* begin Given records *

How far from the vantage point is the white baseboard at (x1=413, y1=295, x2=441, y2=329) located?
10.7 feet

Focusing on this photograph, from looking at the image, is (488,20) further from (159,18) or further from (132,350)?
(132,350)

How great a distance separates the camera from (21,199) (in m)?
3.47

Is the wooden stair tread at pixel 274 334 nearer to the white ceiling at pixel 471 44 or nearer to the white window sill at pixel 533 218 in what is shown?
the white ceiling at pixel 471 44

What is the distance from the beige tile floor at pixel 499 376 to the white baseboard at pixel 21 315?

* end Given records *

Copy each record from above exactly, and include every line.

The answer:
How far from the vantage point is the white baseboard at (x1=413, y1=295, x2=441, y2=329) located?
10.7 feet

Focusing on this photograph, from looking at the image, is (488,20) further from (159,18) or further from (132,350)?
(132,350)

How great a distance separates the camera from (21,199) (in m)?
3.47

Is the wooden stair tread at pixel 274 334 nearer to the white ceiling at pixel 471 44 or nearer to the white window sill at pixel 533 218 in what is shown?
the white ceiling at pixel 471 44

What is the distance from the beige tile floor at pixel 499 376 to the white baseboard at pixel 21 315?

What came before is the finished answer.